Rows of spatial relationship records:
──────────────────────────────
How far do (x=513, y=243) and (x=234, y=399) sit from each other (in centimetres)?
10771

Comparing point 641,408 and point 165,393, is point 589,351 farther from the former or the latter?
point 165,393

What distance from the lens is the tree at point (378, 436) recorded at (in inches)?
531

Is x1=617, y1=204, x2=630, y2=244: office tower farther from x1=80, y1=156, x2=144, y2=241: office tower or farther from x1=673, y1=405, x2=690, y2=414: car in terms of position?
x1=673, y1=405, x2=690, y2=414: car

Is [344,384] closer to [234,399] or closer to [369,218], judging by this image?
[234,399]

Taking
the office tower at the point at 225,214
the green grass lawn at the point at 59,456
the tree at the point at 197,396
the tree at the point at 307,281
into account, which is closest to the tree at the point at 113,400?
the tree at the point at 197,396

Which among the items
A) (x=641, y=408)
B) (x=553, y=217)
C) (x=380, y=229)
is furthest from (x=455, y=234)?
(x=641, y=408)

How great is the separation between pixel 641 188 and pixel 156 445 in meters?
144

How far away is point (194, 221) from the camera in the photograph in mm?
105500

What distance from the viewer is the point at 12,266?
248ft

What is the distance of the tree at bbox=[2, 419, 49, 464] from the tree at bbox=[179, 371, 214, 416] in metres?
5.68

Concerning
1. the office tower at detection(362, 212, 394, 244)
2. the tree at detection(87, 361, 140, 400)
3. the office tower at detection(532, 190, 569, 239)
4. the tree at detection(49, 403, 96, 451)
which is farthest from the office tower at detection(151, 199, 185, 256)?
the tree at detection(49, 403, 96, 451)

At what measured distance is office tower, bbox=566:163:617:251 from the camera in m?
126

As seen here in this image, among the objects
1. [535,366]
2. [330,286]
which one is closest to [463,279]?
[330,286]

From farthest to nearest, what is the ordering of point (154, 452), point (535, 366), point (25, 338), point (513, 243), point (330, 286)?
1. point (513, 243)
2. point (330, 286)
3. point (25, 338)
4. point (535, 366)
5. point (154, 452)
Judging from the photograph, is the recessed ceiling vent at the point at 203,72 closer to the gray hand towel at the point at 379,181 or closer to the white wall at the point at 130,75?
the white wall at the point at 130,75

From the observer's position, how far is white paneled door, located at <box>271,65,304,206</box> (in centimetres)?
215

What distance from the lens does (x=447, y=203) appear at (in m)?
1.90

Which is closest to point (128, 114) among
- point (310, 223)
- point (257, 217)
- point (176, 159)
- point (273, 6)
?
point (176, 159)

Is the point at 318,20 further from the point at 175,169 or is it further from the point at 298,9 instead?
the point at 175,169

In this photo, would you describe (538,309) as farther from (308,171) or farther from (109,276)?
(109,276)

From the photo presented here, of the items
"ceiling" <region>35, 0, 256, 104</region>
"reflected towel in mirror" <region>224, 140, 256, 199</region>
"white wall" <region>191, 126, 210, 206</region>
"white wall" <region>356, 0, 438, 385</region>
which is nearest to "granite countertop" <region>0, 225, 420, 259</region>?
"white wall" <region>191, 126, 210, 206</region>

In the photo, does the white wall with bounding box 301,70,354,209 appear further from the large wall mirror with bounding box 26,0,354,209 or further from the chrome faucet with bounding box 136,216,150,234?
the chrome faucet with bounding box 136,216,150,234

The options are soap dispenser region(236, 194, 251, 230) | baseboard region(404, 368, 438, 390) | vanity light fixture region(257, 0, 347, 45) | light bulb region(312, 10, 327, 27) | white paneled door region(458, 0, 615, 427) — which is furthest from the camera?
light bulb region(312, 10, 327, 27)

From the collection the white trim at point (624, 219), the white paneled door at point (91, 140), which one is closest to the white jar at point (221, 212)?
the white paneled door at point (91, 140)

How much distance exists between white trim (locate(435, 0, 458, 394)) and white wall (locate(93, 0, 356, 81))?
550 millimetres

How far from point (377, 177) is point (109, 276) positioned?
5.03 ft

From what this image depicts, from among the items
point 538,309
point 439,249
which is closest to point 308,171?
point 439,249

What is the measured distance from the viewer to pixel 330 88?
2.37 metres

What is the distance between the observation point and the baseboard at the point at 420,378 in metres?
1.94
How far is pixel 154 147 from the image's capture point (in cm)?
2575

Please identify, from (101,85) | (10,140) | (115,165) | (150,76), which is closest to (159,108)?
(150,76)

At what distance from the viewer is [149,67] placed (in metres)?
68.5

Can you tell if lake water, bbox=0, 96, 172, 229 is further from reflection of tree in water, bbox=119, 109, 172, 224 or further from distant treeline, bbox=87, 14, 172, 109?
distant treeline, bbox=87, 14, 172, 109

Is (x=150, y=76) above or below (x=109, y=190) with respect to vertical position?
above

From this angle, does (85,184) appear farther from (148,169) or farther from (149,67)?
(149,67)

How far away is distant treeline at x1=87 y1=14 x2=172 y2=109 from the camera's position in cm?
──────────────────────────────
CHALLENGE: Reproduce verbatim the rows from the line containing "How great is" through the line containing "5. point (154, 452)", including both of those lines.

ANSWER TO THE EXERCISE:
How great is the separation between pixel 641 188 and pixel 156 445 in meters?
144

How far away is point (194, 221) from the camera in the photograph in mm?
105500

What distance from the viewer is the point at 12,266?
248ft

What is the distance of the tree at bbox=[2, 419, 49, 464] from the tree at bbox=[179, 371, 214, 416] in metres?
5.68

Concerning
1. the office tower at detection(362, 212, 394, 244)
2. the tree at detection(87, 361, 140, 400)
3. the office tower at detection(532, 190, 569, 239)
4. the tree at detection(49, 403, 96, 451)
which is farthest from the office tower at detection(151, 199, 185, 256)?
the tree at detection(49, 403, 96, 451)

At what measured distance is office tower, bbox=566:163:617:251 from the camera in m?
126

As seen here in this image, among the objects
1. [535,366]
2. [330,286]
which one is closest to [463,279]?
[330,286]

From farthest to nearest, what is the ordering of point (154, 452), point (535, 366), point (25, 338), point (513, 243), point (330, 286)?
1. point (513, 243)
2. point (330, 286)
3. point (25, 338)
4. point (535, 366)
5. point (154, 452)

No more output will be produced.